Understanding Your Training Zones Part III – Muscle Fibers and Zone 1
Last week I went into some detail about energy systems and how we produce energy, as well as some physiological changes that are desired when training.
Before I jump into training zones, I want to mention one more topic, muscle fiber types.
Muscle Fiber Types
First I will mention muscle fiber types, as related to skeletal muscles. You may be familiar with the terms slow twitch and fast twitch. Slow twitch fibers are classified as Type I and fast twitch are Type II. There are two types of fast twitch – Type IIa and Type IIx (sometimes referred to as Type IIb).
- Type I (Slow Oxidative) have a high amount of mitochondria, a high resistance to fatigue and uses predominantly oxidative energy systems (aerobic). These are the muscles we train to go at a steady pace for a long time. Endurance athletes have a high percentage of Type I fibers.
- Type IIa (Fast Oxidative Glycolytic) are intermediate types. They lean towards the fast twitch side, but utilize both oxidative and glycolytic energy production pathways. This type is sometimes considered a combination of Type I and Type IIx.
- Type IIx (Fast Glycolytic) muscle fibers have fewer mitochondria, fatigue more quickly and use more anaerobic energy systems. They can also produce a high force relative to fiber size. Athletes in the more “explosive” sports will have a high percentage of this type of muscle. But endurance athletes may get a few of these to convert over to be more Type IIa-like.
Different muscle fibers are good at different things, which is why some athletes are better off in power sports with short duration, explosive movements, and others might find more success in endurance events.
Now let’s talk about Training Zones.
Get In The Zone
Training Zones are defined as a percent of something. Maximum heart rate is one, but because that is a number we may not ever really know, it’s often more useful to define zones as a percent of lactate threshold heart rate. (See Lactate Threshold – Why We Should Care) for more info on threshold. And we’ll visit it again when we talk about Zone 4.

Exercise description: Pick up the training zones article after its last sentence and keep writing it. The material that comes next has no connection to the article on training zones.

Data extract:

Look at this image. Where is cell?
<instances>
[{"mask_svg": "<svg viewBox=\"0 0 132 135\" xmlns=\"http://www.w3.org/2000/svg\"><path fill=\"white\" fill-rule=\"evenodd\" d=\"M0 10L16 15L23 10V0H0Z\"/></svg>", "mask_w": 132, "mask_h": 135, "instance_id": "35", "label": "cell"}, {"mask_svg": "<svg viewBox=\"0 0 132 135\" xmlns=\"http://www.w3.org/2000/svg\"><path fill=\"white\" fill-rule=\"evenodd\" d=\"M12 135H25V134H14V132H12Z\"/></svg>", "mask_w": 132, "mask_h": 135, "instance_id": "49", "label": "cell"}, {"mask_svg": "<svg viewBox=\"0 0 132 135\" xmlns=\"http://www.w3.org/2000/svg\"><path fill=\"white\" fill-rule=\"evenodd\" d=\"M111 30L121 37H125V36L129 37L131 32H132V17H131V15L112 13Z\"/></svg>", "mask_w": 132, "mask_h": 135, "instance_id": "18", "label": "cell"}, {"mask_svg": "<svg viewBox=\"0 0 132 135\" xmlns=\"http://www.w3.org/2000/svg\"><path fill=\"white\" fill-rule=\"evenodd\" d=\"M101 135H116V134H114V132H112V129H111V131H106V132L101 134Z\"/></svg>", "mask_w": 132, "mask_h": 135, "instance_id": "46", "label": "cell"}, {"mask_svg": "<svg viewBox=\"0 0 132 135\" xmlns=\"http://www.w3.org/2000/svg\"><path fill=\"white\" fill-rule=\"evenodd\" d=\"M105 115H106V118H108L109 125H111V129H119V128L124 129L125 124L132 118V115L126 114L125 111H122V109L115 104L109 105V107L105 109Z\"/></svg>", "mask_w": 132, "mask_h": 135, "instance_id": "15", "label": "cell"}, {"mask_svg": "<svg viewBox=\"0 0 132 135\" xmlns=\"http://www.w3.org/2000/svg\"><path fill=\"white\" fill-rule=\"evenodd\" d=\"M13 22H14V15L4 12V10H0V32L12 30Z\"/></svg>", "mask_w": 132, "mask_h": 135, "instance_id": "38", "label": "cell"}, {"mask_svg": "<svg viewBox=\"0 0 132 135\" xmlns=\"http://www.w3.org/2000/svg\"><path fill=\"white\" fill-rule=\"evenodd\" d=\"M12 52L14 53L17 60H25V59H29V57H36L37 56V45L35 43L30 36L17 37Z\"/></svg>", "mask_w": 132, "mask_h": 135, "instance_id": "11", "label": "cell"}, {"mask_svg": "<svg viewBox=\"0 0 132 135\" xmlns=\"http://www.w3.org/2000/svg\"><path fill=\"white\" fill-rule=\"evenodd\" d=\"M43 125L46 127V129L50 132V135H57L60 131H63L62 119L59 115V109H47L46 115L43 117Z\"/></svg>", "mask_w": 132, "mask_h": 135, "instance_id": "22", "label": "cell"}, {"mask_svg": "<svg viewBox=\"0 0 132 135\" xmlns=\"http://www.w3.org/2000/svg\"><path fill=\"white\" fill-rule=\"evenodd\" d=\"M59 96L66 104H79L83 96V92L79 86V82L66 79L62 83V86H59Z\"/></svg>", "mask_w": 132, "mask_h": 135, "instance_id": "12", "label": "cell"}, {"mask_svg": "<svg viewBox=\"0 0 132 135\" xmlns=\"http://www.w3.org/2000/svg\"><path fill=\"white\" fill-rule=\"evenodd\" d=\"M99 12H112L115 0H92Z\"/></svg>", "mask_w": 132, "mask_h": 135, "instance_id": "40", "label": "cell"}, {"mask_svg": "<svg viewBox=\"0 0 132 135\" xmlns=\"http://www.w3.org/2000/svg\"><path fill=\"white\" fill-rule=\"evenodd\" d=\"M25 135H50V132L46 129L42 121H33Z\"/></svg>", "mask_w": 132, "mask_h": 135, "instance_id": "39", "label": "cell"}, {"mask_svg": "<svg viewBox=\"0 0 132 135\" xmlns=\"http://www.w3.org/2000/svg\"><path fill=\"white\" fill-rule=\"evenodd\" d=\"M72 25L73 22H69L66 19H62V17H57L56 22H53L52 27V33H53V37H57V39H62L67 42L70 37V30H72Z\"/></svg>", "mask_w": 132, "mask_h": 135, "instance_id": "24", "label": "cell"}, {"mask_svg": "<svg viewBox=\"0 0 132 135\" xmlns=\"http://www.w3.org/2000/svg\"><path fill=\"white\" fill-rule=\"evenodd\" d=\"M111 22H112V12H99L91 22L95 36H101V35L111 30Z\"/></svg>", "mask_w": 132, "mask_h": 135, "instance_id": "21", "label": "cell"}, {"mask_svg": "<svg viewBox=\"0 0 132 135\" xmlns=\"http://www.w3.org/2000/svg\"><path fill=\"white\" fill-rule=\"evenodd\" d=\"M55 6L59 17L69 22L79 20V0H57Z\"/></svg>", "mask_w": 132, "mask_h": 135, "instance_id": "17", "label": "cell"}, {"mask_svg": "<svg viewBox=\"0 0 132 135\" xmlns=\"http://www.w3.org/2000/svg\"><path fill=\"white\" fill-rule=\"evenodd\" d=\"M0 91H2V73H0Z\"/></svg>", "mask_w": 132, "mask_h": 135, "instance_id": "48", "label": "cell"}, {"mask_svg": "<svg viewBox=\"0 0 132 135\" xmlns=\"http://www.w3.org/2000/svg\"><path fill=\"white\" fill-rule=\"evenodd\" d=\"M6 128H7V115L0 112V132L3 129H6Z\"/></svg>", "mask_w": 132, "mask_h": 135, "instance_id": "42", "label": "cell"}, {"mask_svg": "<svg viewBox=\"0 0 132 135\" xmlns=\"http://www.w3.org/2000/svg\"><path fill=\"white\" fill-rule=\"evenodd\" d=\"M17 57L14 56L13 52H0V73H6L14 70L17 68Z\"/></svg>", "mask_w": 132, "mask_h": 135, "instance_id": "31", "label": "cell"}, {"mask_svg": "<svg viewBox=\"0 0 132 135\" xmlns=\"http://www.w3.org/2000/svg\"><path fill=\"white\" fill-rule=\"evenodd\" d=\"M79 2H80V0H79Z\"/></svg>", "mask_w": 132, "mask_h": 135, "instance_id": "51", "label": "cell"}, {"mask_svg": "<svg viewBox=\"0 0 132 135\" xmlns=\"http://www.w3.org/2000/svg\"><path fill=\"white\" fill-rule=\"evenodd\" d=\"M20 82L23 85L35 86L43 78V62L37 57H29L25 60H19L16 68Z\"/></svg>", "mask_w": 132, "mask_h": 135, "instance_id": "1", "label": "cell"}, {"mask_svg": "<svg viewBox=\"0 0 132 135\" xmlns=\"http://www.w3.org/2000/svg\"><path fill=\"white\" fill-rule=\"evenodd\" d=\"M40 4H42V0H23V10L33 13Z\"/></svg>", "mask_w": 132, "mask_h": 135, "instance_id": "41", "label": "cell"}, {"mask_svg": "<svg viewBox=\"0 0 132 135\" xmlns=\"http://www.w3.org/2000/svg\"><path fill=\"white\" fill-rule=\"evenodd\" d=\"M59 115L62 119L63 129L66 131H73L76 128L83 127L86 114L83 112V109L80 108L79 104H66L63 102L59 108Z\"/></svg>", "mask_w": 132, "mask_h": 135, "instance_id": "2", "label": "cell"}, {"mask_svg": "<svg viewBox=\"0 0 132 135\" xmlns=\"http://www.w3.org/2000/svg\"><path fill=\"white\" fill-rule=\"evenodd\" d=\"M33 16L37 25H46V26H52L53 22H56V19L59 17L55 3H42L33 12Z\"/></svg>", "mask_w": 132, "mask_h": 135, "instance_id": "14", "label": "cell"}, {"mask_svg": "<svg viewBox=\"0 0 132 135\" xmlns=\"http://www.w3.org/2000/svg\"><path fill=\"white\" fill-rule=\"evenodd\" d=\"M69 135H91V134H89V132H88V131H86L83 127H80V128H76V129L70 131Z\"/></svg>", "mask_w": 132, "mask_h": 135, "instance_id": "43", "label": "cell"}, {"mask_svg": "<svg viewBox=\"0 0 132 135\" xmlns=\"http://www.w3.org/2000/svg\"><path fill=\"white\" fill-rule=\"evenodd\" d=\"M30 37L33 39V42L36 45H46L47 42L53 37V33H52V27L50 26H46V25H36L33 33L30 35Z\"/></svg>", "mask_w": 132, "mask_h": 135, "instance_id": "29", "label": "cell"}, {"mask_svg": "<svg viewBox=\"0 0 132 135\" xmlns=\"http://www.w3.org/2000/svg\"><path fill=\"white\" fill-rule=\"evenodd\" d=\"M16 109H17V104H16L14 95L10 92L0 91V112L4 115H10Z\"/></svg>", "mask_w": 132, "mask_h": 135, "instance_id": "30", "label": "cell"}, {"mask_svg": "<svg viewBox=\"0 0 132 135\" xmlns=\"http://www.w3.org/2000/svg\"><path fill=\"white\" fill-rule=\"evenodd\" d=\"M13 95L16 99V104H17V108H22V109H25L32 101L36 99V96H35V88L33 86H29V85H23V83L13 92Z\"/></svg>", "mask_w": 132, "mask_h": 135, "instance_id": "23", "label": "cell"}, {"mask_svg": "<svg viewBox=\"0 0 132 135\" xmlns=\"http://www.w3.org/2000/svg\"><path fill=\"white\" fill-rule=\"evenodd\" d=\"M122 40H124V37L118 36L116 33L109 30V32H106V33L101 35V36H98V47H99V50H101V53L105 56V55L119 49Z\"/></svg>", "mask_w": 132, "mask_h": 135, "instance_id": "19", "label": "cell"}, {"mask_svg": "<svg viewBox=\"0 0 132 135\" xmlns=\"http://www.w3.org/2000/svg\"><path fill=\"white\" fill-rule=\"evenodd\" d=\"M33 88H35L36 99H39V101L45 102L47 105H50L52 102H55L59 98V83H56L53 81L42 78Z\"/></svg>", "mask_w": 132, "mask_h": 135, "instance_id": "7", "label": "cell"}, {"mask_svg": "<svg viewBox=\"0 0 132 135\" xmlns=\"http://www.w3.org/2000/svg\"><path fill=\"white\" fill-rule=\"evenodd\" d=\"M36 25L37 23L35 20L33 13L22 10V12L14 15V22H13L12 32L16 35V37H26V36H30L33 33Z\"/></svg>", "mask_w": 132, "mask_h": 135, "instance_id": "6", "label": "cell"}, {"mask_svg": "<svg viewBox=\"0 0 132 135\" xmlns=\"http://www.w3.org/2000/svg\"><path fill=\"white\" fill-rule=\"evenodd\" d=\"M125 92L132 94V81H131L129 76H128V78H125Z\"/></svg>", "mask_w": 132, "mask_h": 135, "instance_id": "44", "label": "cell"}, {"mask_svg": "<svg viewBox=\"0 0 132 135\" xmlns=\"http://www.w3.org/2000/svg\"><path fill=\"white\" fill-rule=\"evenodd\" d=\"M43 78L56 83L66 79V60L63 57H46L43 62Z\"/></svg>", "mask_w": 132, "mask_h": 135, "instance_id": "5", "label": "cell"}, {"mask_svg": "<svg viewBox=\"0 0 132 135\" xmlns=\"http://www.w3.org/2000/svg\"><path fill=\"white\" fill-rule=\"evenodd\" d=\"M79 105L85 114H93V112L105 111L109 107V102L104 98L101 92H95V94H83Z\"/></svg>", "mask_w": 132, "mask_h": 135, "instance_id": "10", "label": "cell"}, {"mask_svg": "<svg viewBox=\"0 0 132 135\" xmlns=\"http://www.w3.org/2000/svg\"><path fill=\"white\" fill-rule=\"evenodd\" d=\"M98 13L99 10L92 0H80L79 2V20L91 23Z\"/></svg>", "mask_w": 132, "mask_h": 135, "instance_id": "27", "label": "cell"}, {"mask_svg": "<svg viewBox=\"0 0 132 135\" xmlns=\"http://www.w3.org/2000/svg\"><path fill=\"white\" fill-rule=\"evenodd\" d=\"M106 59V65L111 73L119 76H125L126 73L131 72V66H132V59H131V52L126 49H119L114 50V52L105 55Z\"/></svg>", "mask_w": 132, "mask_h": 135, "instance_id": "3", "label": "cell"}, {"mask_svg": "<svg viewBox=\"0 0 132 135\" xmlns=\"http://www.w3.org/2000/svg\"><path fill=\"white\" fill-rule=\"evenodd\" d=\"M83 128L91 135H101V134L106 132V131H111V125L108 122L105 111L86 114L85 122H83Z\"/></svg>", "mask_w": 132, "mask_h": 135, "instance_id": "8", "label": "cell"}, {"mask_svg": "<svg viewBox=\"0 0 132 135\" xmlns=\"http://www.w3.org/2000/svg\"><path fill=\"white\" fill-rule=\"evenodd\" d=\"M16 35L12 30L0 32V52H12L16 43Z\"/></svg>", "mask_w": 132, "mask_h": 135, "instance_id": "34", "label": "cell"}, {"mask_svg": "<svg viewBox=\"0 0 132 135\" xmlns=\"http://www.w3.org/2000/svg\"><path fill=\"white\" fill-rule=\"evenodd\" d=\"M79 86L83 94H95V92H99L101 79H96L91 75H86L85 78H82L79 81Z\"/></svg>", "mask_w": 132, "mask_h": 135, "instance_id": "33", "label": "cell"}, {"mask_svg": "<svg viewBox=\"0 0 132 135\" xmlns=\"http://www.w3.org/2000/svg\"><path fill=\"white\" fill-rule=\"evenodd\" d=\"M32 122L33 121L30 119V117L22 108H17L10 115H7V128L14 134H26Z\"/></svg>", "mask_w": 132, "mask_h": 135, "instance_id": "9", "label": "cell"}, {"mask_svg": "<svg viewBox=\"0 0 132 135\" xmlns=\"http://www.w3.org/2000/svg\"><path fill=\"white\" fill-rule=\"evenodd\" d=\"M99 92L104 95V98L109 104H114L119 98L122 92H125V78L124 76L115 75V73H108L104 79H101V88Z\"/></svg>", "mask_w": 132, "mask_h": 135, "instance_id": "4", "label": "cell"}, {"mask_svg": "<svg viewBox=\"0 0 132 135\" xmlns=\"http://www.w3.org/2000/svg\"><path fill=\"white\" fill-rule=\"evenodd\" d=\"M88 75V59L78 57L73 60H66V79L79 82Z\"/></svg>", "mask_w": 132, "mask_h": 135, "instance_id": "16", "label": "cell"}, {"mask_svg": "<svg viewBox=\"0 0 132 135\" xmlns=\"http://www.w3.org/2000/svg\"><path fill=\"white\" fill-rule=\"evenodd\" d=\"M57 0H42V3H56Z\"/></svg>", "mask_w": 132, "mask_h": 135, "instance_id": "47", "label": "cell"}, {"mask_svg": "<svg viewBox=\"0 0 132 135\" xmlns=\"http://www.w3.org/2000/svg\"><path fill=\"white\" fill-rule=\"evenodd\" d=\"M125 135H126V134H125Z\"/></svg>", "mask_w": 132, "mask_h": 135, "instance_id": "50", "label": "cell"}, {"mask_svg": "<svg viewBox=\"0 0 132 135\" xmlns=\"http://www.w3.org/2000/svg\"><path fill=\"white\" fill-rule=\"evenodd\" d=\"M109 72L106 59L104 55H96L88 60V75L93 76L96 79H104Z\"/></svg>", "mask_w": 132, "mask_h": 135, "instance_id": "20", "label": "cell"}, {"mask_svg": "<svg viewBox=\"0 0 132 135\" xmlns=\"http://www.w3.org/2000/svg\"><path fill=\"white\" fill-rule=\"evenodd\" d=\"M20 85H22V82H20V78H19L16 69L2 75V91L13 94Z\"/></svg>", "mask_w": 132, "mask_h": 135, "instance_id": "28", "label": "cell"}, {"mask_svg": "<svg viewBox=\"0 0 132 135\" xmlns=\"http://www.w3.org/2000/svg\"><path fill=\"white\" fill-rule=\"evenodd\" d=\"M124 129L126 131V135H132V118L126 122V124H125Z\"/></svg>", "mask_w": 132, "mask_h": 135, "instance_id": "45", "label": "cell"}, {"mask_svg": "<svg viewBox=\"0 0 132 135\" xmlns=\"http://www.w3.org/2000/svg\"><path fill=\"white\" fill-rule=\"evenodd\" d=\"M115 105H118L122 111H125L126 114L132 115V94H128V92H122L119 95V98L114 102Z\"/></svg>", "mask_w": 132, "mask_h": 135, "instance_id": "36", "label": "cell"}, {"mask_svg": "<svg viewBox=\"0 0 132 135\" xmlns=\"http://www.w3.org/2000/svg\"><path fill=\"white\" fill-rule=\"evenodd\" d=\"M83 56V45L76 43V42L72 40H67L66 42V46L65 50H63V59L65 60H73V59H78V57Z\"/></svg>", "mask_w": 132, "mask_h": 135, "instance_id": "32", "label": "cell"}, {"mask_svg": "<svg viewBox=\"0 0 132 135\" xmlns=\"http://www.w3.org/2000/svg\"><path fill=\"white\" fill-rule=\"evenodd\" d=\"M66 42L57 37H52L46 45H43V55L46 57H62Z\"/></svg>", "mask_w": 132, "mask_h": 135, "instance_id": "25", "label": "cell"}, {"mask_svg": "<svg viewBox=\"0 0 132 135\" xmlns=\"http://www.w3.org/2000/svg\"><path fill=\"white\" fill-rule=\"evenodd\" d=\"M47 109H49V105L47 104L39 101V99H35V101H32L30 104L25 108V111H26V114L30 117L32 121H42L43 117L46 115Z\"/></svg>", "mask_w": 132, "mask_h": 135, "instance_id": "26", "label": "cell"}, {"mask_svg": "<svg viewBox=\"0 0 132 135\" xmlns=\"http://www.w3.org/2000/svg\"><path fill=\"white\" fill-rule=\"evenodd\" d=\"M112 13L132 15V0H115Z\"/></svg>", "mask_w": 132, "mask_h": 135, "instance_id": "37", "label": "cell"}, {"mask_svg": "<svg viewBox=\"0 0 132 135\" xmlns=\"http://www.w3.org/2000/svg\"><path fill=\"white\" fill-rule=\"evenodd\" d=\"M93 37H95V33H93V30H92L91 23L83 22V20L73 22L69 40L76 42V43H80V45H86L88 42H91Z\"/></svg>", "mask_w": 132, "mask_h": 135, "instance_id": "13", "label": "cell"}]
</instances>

Output of the exercise:
Again, this training zone discussion is based on heart rate, as it is the most accessible data capturing device for athletes.
Here are the most common zones (names may vary)
Zone 1 = Active Recovery
Zone 2 = Aerobic Endurance
Zone 3 = Tempo
Zone 4 = Threshold
Zone 5 = VO2 max
Some zone systems have more zones, as you can incorporate a Zone 6 for Anaerobic Capacity, but because those intervals are so short <1min, and heart rate is a lagging indicator, we won’t worry about defining that heart rate zone. It’s just short and fast.
So you’ve done a test to determine your Lactate Threshold Heart Rate.
Zone 1 = Active Recovery, <65-80% of your LTHR,
Zone 1 may be one of the most neglected zones for endurance athletes. Why? Because it is so easy! (You will find different percentages in the literature, but the bottom line it that it needs to be really easy.)
Let’s look at some ranges of where your recovery zones might be at different LTHRs.
When you train in a zone, you often want to be in the middle of a zone, not at an edge. For those whose LTHR is around 160bpm, they would probably have the bulk of their active recovery workout around 110-120bpm range. They are going to feel that this is hardly doing any work. Rate of perceived exertion may be two or three on a 1-10 scale.
Purpose of Zone 1
You might say wow – I have to go super slow to stay in that zone. That’s the point. It is recovery, easy riding or running. EASY! We have to go slow enough so that when it is time to go fast, our body is ready.
Here’s how I think of this zone. It’s super conversational. Not broken sentence conversational, but rather I am going to tell you my life story conversational. In this zone, we can truly enjoy the scenery. We can think about how our entire body feels; we can focus on good form. We remember that our sport doesn’t have to “hurt.”
This is also the zone that you will get into if you are doing an interval session. Get the heart rate down between each interval so that you are ready for the next one.
Physiologically what happens?
Our heart rate is elevated beyond resting because we are doing work, and energy production takes place predominantly through our aerobic (oxidative) pathway. That means our mitochondria are the ones doing most of the work generating the ATP we need. In a recovery workout we are certainly not training our Type II muscle fibers.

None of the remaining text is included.